• [Extracted data]:
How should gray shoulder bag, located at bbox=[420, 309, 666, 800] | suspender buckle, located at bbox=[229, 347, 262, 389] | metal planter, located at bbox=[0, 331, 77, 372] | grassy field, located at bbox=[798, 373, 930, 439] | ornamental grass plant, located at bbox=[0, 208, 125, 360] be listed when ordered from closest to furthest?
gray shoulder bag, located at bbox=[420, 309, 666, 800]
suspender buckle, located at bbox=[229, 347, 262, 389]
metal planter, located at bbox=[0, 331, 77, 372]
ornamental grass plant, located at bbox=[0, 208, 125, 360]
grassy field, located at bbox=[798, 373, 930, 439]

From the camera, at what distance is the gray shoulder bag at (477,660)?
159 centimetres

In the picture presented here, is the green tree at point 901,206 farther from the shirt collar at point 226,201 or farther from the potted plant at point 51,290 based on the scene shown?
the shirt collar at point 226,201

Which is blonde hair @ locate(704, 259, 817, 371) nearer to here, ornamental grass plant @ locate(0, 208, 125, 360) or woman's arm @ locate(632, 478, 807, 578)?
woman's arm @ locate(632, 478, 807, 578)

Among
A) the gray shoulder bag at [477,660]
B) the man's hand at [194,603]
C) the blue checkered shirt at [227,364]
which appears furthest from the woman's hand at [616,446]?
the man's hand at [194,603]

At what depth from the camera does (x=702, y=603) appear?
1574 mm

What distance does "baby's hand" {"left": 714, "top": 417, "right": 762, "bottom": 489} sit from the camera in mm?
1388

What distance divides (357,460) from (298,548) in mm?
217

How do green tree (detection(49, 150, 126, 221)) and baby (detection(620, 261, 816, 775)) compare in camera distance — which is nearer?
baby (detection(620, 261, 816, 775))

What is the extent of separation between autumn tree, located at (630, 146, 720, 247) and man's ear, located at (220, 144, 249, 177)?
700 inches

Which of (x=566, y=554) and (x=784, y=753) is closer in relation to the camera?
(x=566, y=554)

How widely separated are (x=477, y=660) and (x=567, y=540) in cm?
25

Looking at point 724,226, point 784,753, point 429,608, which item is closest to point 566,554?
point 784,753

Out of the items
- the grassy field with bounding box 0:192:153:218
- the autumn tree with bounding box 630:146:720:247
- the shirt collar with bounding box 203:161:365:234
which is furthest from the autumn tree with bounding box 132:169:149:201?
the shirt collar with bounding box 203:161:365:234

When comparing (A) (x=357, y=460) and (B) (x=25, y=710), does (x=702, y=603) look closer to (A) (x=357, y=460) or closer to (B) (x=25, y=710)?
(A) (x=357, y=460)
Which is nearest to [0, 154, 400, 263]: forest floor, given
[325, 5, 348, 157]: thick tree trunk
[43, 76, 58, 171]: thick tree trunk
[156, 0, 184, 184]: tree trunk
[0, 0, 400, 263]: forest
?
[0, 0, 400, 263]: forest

• [What you need to do]: Write out every entry above, word for word.

• [Exercise result]:
How should gray shoulder bag, located at bbox=[420, 309, 666, 800] | suspender buckle, located at bbox=[229, 347, 262, 389] | metal planter, located at bbox=[0, 331, 77, 372] | grassy field, located at bbox=[798, 373, 930, 439] | ornamental grass plant, located at bbox=[0, 208, 125, 360] be listed when ordered from closest to furthest?
gray shoulder bag, located at bbox=[420, 309, 666, 800]
suspender buckle, located at bbox=[229, 347, 262, 389]
metal planter, located at bbox=[0, 331, 77, 372]
ornamental grass plant, located at bbox=[0, 208, 125, 360]
grassy field, located at bbox=[798, 373, 930, 439]

From the camera, at what distance is the gray shoulder bag at (477,660)?
159 centimetres

In the picture presented here, is the green tree at point 901,206 farther from the shirt collar at point 226,201 or farther from the potted plant at point 51,290 based on the scene shown?
the shirt collar at point 226,201

Which is blonde hair @ locate(704, 259, 817, 371) nearer to here, ornamental grass plant @ locate(0, 208, 125, 360) or woman's arm @ locate(632, 478, 807, 578)?
woman's arm @ locate(632, 478, 807, 578)

Among
A) the gray shoulder bag at [477,660]
B) the man's hand at [194,603]
C) the blue checkered shirt at [227,364]
which appears furthest from the woman's hand at [616,446]?
the man's hand at [194,603]

At what depth from the camera does (x=702, y=603) appear?
1574 mm

What distance does "baby's hand" {"left": 714, "top": 417, "right": 762, "bottom": 489} sit from the camera in mm?
1388

What distance divides (357,460) from (298,548) in mm?
217

How do green tree (detection(49, 150, 126, 221)) and baby (detection(620, 261, 816, 775)) compare in camera distance — which is nearer?
baby (detection(620, 261, 816, 775))

What is the extent of separation between autumn tree, located at (630, 146, 720, 247) and man's ear, located at (220, 144, 249, 177)?
700 inches

Which of (x=566, y=554) and (x=784, y=753) is closer in relation to the camera?
(x=566, y=554)

How widely separated are (x=477, y=660) and (x=567, y=540) in cm?
25

Looking at point 724,226, point 784,753, point 429,608, which item is closest to point 566,554?
point 784,753

Out of the items
- the grassy field with bounding box 0:192:153:218
- the autumn tree with bounding box 630:146:720:247
- the shirt collar with bounding box 203:161:365:234
which is furthest from the autumn tree with bounding box 132:169:149:201?
the shirt collar with bounding box 203:161:365:234

When comparing (A) (x=357, y=460) and (B) (x=25, y=710), does (x=702, y=603) look closer to (A) (x=357, y=460) or closer to (B) (x=25, y=710)?
(A) (x=357, y=460)
Which is nearest to [0, 154, 400, 263]: forest floor, given
[325, 5, 348, 157]: thick tree trunk
[43, 76, 58, 171]: thick tree trunk
[156, 0, 184, 184]: tree trunk
[0, 0, 400, 263]: forest
?
[0, 0, 400, 263]: forest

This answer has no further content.